Arrêt contradictoire rendu publiquement par mise à disposition au greffe de la cour d’appel, les parties en ayant été préalablement avisées dans les conditions prévues à l’article 450 alinéa 2 du code de procédure civile,
Signé par Françoise CARRIER, président, et par Myriam MEUNIER, greffier, auquel la minute a été remise par le magistrat signataire.
* * * *
EXPOSÉ DE L’AFFAIRE
La Société ANAHOME IMMOBILIER exerce une activité de promotion immobilière et de marchand de biens, notamment de bureaux.
Elle est propriétaire d’un immeuble dénommé […] sis […] cadastré Section […] , […], […], […], […], […], […], […], […], […], […], […], […], et […].
L’immeuble est composé d’un rez-de-chaussée et de deux étages à usage tertiaire de bureaux, d’une SHON de 2 267,10 m², ainsi que de 63 emplacements de stationnement.
Par mandat en date du 6 octobre 2014, la Société ANAHOME IMMOBILIER a confié la vente de cet immeuble à la Société CAPIUM IMMOBILIER, qui l’a présenté à la Société KEYRUS.
La Société KEYRUS, représentée par son Président M. C… D…, a proposé, par courrier en date du 1er décembre 2014, d’acquérir l’immeuble via la création d’une Société civile Immobilière et les sociétés sont entrées en voie de négociation.
Par courriel en date du 4 mars 2015, le notaire de M. C… D… et de la Société KEYRUS a informé le notaire de la Société ANAHOME IMMOBILIER que ses clients ne souhaitaient plus acquérir le bien objet de la vente.
Par exploit en date du 25 mars 2015, la société ANAHOME IMMOBILIER a assigné la société KEYRUS et son dirigeant, M. C… D… aux fins :
– A titre principal : De dire et juger qu’une vente parfaite a été conclue entre les parties et que le refus abrupt de M. C… D… et de la Société KEYRUS de régulariser la vente cause à la Société ANAHOME IMMOBILIER un préjudice dont elle demande réparation,
– A titre subsidiaire : De dire et juger que M. C… D… et la société KEYRUS ont commis une rupture abusive des pourparlers, faute qui engage leur responsabilité et dont ils devront réparation à la Société ANAHOME IMMOBILIER,
Par jugement en date du 5 septembre 2017, le tribunal de grande instance de Lyon a condamné in solidum la société KEYRUS et M. C… D… à payer à la société ANAHOME IMMOBILIER la somme de 60 000 € à titre de dommages et intérêts, ainsi que 3 000 € au titre de l’article 700 du code de procédure civile et les dépens de l’instance.
Par déclaration en date du 29 septembre 2017, la société KEYRUS a interjeté appel total du jugement intervenu.
Par déclaration du 3 octobre 2017, M. C… D… a interjeté appel total du jugement intervenu.

• ENTRÉES FOURNIES:
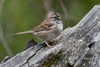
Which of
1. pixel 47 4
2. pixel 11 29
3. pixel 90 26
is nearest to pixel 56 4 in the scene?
pixel 47 4

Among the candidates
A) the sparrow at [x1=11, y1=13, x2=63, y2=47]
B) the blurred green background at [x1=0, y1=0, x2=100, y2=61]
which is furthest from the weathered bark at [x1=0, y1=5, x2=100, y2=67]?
the blurred green background at [x1=0, y1=0, x2=100, y2=61]

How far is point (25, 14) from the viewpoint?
41.1 ft

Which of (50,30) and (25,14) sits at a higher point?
(25,14)

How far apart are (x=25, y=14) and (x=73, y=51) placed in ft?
21.9

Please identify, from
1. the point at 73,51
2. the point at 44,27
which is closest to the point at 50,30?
the point at 44,27

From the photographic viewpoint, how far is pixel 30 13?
12.9 m

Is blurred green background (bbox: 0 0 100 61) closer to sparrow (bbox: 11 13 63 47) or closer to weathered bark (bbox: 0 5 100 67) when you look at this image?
sparrow (bbox: 11 13 63 47)

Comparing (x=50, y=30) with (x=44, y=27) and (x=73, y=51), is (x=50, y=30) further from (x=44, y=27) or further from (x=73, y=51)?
(x=73, y=51)

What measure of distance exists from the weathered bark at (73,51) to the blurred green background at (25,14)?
4.88m

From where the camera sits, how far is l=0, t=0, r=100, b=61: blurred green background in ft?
38.5

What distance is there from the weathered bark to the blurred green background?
16.0 feet

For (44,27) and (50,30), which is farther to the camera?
(44,27)

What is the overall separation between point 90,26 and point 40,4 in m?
6.31

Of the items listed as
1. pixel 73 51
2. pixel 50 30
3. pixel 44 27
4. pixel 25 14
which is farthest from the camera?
pixel 25 14
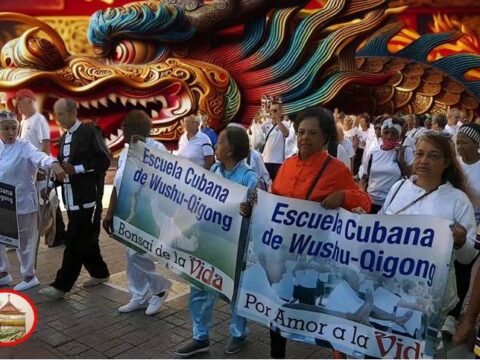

• CONSIGNES DE TRAVAIL: D'après l'extrait présenté, quelle somme le tribunal de grande instance de Lyon a-t-il condamné la société KEYRUS et M. C… D… à verser à titre de dommages et intérêts ? Les entrées n'interviennent en rien dans cet exercice.

• RÉPONSE RÉDIGÉE: La somme de 60 000 €.